The weakest European banks have only thin capital adequacy buffers, their sovereign risks are typically large and they find it very expensive or even impossible to acquire market funding in its various forms. In those euro area countries experiencing a sovereign debt crisis, sovereign risk is making it harder for even well-capitalised banks to acquire funds.
Uncertainty over the quality of European banks’ balance sheets and concerns that the problems could spread more widely through the financial system could, in a worst-case scenario, also make it harder for banks currently considered secure, like Finnish banks; to acquire market funding.
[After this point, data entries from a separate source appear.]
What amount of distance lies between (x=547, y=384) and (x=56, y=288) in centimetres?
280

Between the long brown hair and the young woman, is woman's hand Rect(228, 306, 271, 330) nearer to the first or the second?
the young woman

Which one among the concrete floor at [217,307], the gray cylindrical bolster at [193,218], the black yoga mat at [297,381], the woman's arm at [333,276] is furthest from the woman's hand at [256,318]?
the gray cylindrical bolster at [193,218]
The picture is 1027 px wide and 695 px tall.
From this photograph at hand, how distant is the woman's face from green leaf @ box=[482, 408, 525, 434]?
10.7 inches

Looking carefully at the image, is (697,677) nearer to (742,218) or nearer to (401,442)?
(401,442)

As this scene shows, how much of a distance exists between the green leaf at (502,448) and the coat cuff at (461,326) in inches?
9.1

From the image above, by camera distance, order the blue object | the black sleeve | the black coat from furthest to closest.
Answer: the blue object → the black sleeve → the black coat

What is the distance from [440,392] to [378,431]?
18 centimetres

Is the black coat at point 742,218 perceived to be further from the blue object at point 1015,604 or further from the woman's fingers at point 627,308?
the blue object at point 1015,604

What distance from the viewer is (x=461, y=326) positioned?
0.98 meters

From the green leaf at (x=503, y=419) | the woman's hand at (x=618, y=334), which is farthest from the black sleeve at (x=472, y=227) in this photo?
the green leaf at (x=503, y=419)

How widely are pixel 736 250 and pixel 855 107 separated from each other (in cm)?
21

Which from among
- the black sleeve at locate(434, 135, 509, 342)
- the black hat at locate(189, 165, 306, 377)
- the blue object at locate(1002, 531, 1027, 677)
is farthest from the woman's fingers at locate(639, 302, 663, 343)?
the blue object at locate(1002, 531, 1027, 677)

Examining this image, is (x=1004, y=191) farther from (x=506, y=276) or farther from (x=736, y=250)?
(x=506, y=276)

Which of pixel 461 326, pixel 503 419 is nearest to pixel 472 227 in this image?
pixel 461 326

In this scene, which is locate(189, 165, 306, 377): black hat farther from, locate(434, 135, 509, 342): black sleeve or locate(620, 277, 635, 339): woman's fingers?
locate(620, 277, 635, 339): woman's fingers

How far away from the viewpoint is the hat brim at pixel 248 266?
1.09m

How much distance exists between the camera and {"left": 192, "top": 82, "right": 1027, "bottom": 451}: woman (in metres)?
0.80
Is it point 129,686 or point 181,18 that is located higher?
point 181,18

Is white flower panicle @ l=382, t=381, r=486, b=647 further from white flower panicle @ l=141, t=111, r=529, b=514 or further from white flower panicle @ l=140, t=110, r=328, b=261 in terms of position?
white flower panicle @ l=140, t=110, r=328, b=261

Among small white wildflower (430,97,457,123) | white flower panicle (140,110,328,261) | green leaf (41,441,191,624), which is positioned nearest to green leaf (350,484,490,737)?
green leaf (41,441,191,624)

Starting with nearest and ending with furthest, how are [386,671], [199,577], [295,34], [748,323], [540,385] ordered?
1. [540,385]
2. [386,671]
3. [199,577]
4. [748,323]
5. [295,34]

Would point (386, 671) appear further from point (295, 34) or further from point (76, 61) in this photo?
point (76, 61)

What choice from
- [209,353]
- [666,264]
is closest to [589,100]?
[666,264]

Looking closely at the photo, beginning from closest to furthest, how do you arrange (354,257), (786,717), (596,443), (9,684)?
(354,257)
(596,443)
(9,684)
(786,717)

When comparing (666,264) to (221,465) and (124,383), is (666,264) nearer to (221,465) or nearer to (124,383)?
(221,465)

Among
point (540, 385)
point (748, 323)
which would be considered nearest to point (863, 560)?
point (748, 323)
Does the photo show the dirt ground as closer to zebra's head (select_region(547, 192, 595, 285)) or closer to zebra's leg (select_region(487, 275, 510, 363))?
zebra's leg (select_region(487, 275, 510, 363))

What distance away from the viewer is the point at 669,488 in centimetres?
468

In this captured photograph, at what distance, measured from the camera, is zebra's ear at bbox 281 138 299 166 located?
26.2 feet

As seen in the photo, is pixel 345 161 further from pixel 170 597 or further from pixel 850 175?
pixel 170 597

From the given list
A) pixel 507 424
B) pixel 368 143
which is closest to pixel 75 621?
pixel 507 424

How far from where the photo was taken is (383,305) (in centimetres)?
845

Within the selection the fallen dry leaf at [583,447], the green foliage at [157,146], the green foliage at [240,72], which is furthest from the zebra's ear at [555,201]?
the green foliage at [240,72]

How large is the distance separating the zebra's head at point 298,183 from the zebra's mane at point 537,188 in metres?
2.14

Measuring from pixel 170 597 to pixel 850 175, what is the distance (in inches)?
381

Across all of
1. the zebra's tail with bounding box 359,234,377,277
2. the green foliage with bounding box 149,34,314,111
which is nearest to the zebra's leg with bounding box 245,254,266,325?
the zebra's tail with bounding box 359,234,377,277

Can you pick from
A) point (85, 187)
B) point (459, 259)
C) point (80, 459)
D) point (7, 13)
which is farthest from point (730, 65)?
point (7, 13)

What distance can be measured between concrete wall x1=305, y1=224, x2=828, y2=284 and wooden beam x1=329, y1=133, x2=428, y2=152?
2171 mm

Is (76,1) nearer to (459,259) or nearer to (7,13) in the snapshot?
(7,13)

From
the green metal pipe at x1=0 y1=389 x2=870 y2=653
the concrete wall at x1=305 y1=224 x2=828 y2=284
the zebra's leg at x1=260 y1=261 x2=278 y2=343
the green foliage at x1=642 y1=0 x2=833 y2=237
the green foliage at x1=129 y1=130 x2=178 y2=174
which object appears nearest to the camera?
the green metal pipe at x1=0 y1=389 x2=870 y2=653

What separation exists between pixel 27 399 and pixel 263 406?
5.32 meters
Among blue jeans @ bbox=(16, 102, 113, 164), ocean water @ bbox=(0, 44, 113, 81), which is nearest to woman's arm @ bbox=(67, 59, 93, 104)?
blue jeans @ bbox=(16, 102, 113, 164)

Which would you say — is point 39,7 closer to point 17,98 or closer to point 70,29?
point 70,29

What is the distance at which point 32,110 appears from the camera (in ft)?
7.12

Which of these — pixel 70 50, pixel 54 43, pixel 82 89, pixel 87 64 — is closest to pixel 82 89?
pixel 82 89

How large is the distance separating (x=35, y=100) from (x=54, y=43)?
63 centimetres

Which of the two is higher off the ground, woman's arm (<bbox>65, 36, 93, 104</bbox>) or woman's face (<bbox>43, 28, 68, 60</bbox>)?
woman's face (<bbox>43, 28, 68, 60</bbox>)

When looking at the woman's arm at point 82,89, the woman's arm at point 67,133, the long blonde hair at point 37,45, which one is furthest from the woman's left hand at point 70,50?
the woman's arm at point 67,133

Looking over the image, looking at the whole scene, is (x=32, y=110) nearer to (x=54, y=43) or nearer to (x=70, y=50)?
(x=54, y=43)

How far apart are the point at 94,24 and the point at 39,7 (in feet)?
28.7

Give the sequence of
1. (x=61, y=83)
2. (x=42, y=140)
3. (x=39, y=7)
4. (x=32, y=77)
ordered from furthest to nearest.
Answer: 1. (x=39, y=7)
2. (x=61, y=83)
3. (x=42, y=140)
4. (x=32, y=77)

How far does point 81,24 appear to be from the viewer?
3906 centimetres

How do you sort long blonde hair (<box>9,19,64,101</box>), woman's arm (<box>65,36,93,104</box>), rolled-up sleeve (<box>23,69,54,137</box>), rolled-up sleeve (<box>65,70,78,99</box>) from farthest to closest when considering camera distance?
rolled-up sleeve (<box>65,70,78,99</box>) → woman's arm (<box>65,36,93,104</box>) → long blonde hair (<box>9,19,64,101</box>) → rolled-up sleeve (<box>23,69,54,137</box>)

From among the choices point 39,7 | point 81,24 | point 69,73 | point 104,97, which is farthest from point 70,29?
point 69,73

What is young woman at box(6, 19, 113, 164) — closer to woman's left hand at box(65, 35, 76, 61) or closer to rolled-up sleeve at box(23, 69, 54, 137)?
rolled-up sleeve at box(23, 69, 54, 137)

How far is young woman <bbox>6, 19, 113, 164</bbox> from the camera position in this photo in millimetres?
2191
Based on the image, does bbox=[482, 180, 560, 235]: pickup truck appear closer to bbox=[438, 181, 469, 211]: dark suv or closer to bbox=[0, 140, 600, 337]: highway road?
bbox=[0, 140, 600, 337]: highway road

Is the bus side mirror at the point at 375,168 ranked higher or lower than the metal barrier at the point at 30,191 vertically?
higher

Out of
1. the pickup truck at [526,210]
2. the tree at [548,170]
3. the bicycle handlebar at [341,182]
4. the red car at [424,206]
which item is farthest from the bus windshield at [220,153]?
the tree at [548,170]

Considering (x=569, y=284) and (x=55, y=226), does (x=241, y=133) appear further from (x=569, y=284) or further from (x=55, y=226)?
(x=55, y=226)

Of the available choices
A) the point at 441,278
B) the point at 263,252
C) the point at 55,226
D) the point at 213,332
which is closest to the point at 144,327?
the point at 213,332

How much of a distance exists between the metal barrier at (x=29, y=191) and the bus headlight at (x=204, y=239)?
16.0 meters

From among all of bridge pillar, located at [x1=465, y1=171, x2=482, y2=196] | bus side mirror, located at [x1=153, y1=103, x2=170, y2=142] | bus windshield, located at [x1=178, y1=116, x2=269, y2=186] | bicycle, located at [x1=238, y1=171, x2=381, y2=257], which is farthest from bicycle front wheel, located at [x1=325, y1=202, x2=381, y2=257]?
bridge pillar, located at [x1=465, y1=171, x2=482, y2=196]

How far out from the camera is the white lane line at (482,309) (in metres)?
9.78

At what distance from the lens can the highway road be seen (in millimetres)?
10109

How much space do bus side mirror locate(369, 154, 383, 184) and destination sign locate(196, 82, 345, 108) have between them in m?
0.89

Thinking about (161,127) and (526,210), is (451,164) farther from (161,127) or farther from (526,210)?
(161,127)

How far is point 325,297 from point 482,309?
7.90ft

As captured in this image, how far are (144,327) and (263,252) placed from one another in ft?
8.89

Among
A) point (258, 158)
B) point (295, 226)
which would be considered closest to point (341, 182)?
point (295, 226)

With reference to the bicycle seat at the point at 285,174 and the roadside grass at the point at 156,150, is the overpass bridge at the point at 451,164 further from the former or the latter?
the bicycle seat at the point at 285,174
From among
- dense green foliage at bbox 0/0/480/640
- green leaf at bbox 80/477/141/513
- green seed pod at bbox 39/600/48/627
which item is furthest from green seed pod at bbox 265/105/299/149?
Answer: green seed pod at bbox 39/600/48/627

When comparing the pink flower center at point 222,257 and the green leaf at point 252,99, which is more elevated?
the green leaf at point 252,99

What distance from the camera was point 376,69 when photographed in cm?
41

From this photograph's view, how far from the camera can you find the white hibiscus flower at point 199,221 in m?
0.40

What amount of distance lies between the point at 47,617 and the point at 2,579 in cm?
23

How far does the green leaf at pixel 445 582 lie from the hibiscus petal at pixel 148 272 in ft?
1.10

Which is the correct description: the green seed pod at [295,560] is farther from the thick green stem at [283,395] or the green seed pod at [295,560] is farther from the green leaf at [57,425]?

Banks in the EU should reinforce their balance sheets to enable them to support the recovery in economic growth. ‘European stress tests should be used as the basis for determined action to strengthen the capital base of weak but viable banks, primarily through private-sector solutions. Non-viable banks should be restructured or their activities wound down in a controlled manner,’ said Deputy Governor Pentti Hakkarainen at the press conference for the latest financial stability issue of the Bank of Finland journal Euro & talous.
The ability of the financial system as a whole to withstand shocks should be systematically reinforced in order to reduce the probability of financial crises and their side-effects. ‘Finnish authorities must be equipped with adequate powers to take measures to prevent the realisation of systemic risks that threaten the stability of the national financial system,’ said Hakkarainen. Such macroprudential measures would seek to eg put a brake on excessive household and corporate indebtedness and excessive rises in asset prices.
The Finnish financial system has been developing in a more stable direction since autumn 2010. The picture regarding household debt does, however, contain some worrying features. The proportion of highly indebted households grew rapidly throughout the first post-millennium decade. Continued growth in household debt will undermine the ability of both households and the economy to adapt to economic disturbances. ‘Households need to determine the size of their loans according to their ability to service these loans and prepare for the possibility of interest rates that are higher than the present rates. Banks must not grant loans that are excessive in terms of the collateral and debt-servicing capacity of the borrowing household,’ stressed Hakkarainen.
One problem faced by Finnish companies is the narrowness of choice regarding alternative sources of funding. ‘The domestic capital market is fading. Broadly based cooperation to develop the market is essential,’ said Hakkarainen.
Domestic payment and settlement systems are already largely integrated with the pan-European infrastructure. Integration is understood as a way to achieve greater efficiency in payment transfers. Introduction of European SEPA credit transfers has made rapid progress. The changes have, however, caused a regrettably large number of payment delays. ‘Service providers must ensure that their systems serve their Finnish customers more reliably in future,’ stressed Hakkarainen.
Euro & talous 2/2011, the latest special issue on financial stability, contains an extensive overview of the banking and insurance sector’s operating environment and infrastructure.